Emily Phillips, MD, with sponsor Todd A. Fehniger, MD, PhD, Washington University in St. Louis

Acute myeloid leukemia (AML) is a type of blood cancer that affects children and is treated with intense chemotherapy. Unfortunately, if this cancer recurs, it is difficult to treat with chemotherapy. More than half of children with recurrent AML die from the disease. Patients with recurrent AML are typically treated with immunotherapy, a type of treatment that leverages the body’s immune system to kill cancer. Phillips studies a type of natural killer cell called memory-like natural killer cells, which have an enhanced ability to kill AML. Her project aims to help memory-like natural killer cells better recognize AML cells by outfitting them with one of two receptors, chimeric antigen receptors or natural killer cell engagers, to target common markers on the surface of AML cells. She hopes one or both methods can be translated into a clinical trial to treat children with chemotherapy-resistant AML. Phillips received her MD from the Medical College of Wisconsin and her BS from the University of Wisconsin-Madison.

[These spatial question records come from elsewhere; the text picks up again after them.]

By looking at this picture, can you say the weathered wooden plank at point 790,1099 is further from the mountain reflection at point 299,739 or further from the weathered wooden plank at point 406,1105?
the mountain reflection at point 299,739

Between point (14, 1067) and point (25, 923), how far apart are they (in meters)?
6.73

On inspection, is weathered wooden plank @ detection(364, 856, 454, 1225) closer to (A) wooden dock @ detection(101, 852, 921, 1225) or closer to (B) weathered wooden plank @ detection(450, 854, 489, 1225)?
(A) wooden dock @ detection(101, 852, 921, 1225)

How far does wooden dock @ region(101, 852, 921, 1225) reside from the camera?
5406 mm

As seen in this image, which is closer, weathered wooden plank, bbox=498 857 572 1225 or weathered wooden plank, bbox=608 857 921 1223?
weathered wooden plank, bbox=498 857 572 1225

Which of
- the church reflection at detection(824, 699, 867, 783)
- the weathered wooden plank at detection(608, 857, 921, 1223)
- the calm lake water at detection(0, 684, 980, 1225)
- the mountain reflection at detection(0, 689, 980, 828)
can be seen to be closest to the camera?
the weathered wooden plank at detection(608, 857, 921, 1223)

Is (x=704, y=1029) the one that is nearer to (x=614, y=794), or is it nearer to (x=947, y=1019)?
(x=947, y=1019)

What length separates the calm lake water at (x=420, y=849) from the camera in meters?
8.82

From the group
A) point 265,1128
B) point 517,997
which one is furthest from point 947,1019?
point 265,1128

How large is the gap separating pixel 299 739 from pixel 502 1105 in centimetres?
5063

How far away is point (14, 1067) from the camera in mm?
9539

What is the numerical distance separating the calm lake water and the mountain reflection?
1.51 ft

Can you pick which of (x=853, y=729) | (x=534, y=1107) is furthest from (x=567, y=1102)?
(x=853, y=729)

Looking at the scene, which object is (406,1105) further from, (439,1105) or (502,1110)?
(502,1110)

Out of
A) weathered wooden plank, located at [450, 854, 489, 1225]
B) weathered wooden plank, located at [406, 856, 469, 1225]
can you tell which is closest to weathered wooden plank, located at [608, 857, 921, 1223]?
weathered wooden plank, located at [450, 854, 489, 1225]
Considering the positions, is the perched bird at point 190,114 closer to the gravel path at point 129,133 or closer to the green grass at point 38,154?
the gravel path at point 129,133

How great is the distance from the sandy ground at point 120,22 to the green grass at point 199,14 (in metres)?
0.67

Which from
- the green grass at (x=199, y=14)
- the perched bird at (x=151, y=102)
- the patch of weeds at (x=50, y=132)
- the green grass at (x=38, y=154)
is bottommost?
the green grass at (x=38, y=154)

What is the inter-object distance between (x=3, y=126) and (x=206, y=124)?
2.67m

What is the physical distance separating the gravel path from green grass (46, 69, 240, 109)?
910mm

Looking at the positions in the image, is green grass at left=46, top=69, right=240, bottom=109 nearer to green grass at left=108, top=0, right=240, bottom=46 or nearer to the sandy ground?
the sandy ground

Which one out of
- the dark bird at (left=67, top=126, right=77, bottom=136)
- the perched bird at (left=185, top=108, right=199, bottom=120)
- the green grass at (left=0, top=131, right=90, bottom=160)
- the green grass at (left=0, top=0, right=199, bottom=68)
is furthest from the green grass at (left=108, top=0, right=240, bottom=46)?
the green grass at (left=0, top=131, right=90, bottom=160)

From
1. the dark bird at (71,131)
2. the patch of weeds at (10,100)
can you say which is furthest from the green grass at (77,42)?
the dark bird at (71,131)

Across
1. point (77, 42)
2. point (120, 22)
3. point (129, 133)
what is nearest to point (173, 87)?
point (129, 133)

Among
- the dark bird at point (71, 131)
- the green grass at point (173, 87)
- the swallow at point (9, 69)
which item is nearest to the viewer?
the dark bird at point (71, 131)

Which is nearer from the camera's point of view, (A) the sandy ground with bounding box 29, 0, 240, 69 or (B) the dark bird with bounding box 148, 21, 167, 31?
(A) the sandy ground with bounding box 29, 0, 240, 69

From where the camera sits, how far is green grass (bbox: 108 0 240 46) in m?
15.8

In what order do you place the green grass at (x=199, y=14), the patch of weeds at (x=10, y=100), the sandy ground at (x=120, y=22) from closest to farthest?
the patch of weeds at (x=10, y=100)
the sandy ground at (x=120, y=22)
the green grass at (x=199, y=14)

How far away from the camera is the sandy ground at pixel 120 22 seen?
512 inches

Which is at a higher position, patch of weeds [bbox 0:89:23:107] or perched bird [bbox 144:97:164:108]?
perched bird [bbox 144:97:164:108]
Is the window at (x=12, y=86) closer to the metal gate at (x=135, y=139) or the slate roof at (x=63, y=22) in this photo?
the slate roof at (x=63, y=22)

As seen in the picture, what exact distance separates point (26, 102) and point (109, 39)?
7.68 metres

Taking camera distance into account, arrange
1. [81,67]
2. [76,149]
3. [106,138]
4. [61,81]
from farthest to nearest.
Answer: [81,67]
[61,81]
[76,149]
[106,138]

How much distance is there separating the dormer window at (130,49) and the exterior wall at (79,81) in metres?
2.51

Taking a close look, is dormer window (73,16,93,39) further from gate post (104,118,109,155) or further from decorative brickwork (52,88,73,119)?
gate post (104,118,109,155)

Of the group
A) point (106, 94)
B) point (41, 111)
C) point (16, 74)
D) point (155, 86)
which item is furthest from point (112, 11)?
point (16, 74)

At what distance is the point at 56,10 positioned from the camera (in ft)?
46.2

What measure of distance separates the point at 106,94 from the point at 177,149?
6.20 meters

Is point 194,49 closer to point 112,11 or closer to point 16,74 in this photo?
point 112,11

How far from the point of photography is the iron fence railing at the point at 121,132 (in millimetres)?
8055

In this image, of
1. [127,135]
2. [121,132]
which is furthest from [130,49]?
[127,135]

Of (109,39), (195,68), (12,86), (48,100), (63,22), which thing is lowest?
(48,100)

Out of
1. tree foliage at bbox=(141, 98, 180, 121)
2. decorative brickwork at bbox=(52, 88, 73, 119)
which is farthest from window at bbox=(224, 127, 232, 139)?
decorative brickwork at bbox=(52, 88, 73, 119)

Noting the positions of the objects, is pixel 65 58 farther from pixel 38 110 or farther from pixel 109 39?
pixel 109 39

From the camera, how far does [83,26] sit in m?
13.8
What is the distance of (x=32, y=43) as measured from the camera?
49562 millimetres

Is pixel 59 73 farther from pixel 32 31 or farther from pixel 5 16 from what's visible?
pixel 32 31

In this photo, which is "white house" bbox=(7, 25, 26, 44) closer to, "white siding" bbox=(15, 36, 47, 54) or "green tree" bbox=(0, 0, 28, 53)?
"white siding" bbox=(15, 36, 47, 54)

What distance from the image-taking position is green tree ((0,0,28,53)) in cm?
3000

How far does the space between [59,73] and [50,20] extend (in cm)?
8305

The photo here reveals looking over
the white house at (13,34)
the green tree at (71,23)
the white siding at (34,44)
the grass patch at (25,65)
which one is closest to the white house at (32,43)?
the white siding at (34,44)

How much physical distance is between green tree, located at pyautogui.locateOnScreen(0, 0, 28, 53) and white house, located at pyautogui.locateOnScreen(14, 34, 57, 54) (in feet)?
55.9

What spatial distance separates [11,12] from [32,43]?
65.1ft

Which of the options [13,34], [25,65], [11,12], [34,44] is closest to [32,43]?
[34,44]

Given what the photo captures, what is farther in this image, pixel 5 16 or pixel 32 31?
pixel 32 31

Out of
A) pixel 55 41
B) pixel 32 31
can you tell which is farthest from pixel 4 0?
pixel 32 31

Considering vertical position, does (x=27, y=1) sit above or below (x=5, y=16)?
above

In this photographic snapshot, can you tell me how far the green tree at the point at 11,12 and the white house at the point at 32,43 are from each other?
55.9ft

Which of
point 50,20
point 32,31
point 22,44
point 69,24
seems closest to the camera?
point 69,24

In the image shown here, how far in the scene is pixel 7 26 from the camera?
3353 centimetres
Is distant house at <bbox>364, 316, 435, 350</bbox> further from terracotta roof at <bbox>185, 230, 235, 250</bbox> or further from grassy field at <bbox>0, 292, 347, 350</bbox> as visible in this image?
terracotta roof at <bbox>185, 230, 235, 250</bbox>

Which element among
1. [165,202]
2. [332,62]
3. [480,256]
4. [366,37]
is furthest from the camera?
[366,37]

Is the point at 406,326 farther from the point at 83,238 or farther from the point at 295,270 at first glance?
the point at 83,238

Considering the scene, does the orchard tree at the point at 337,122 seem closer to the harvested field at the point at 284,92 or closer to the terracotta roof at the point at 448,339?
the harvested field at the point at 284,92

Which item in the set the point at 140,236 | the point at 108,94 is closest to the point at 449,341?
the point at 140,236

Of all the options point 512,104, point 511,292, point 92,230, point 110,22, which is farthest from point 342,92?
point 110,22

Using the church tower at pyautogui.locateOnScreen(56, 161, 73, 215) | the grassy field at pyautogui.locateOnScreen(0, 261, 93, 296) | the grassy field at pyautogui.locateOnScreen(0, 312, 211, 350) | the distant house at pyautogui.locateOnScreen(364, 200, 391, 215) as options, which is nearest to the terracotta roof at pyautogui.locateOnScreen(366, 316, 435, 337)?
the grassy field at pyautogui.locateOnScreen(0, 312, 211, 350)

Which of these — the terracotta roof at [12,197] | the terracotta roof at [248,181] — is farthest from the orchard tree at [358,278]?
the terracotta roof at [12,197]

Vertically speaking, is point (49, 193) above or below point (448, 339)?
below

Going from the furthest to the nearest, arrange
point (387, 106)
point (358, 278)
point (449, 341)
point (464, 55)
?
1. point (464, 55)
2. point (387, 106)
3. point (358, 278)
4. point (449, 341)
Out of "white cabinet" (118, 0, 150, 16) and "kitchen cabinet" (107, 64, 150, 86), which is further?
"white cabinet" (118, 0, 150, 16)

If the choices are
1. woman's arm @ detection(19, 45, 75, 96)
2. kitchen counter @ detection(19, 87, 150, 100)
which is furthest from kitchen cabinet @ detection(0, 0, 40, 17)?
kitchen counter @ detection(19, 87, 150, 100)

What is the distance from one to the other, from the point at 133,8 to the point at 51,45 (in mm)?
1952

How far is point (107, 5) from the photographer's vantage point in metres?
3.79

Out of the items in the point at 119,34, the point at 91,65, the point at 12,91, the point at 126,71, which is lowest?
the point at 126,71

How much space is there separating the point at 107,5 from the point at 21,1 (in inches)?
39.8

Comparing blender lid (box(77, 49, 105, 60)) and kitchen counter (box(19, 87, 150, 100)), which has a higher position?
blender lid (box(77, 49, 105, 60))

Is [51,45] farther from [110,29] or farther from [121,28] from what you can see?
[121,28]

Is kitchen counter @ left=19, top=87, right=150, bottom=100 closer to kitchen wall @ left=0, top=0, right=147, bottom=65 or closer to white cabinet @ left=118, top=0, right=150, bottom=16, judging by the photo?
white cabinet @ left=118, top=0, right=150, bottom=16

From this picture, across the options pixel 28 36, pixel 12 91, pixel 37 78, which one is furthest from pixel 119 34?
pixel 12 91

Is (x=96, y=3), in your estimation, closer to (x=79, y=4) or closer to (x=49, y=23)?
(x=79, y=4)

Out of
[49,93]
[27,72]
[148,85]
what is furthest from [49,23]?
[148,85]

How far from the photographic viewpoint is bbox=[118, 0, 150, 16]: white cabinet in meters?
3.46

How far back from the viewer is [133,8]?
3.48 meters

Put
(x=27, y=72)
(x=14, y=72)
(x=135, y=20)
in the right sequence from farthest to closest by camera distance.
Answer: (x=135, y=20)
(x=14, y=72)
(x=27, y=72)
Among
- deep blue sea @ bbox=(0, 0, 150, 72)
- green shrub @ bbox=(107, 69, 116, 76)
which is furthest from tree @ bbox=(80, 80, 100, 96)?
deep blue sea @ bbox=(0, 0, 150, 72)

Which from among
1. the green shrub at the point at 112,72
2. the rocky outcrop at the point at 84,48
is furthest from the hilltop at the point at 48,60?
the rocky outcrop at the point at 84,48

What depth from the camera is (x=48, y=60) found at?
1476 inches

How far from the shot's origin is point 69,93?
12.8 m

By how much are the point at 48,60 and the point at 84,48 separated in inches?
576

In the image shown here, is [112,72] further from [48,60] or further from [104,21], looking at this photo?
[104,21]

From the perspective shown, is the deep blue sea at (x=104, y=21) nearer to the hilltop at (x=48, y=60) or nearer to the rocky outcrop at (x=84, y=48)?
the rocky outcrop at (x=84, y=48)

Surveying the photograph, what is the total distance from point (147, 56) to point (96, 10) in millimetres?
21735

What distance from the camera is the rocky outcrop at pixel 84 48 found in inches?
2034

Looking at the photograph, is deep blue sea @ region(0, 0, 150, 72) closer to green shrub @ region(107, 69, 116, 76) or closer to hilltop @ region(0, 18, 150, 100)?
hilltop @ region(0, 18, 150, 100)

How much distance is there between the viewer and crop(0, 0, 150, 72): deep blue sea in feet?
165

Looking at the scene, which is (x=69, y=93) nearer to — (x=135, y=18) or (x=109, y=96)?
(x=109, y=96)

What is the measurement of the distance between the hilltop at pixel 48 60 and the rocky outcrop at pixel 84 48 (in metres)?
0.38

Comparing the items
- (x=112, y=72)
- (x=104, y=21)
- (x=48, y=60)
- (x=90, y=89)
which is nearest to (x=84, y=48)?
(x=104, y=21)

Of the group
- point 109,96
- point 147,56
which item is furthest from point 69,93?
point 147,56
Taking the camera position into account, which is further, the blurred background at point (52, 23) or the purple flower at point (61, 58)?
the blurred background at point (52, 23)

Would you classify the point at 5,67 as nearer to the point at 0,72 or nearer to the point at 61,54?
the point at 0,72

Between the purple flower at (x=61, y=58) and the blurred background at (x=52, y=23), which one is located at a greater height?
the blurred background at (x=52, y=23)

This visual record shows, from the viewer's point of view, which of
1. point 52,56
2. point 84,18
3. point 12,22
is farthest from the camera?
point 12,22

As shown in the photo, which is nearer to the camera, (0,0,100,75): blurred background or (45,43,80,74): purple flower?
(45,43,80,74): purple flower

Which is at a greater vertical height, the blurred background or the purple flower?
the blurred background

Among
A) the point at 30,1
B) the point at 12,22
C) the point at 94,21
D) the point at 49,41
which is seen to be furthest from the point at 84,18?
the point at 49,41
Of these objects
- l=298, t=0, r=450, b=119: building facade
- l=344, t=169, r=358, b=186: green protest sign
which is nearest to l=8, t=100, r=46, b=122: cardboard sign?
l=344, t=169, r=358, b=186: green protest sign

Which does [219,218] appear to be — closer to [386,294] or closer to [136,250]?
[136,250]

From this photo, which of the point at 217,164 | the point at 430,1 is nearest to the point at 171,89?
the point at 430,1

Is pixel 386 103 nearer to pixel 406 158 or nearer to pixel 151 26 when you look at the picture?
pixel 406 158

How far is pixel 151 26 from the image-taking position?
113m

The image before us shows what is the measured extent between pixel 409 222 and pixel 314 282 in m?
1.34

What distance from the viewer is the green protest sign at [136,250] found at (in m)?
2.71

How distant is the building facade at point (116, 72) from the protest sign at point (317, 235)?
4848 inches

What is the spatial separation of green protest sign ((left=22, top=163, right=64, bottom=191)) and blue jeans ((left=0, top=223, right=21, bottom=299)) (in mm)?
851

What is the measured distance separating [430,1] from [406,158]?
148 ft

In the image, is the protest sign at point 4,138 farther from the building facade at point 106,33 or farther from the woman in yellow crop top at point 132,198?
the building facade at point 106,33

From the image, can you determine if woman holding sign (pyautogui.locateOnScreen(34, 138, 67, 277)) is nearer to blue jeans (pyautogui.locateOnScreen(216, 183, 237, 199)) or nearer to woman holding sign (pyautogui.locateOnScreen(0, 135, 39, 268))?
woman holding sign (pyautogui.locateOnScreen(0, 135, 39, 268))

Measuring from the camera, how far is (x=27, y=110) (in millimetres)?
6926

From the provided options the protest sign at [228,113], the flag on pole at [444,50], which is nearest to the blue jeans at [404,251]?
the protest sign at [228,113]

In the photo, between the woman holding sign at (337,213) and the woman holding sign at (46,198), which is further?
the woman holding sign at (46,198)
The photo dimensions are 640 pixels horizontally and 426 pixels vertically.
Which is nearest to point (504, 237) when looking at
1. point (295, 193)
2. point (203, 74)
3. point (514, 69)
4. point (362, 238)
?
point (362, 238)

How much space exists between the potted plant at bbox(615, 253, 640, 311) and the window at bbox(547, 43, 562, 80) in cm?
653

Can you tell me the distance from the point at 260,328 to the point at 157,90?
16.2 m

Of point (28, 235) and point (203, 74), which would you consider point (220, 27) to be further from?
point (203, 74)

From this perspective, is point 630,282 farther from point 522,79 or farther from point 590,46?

Cary Weiss, MD, PhD, with sponsor Srinivas Viswanathan, MD, PhD, Dana-Farber Cancer Institute, Boston

Translocation renal cell carcinoma (tRCC) is a rare but highly aggressive kidney cancer that primarily affects children, adolescents and young adults. tRCC is driven by an abnormal fusion protein that forces cells to grow uncontrollably. Because these fusion proteins are extremely difficult to target directly with current strategies, and because tRCC responds poorly to existing treatments, patients and families are left with limited therapeutic options. Using innovative genetic and genomic tools, Weiss is identifying the critical pathways that tRCC cells rely on to survive. By uncovering the cancer’s key vulnerabilities, his research aims to nominate new targets that could be developed into therapies. Importantly, because similar fusion proteins drive other rare pediatric and adolescent cancers, insights from this research may benefit a broader group of young patients facing these cancers. Ultimately, this work seeks to build a foundation for safer, more precise treatments. Weiss received his MD and PhD from Albert Einstein College of Medicine and his BA from New York University.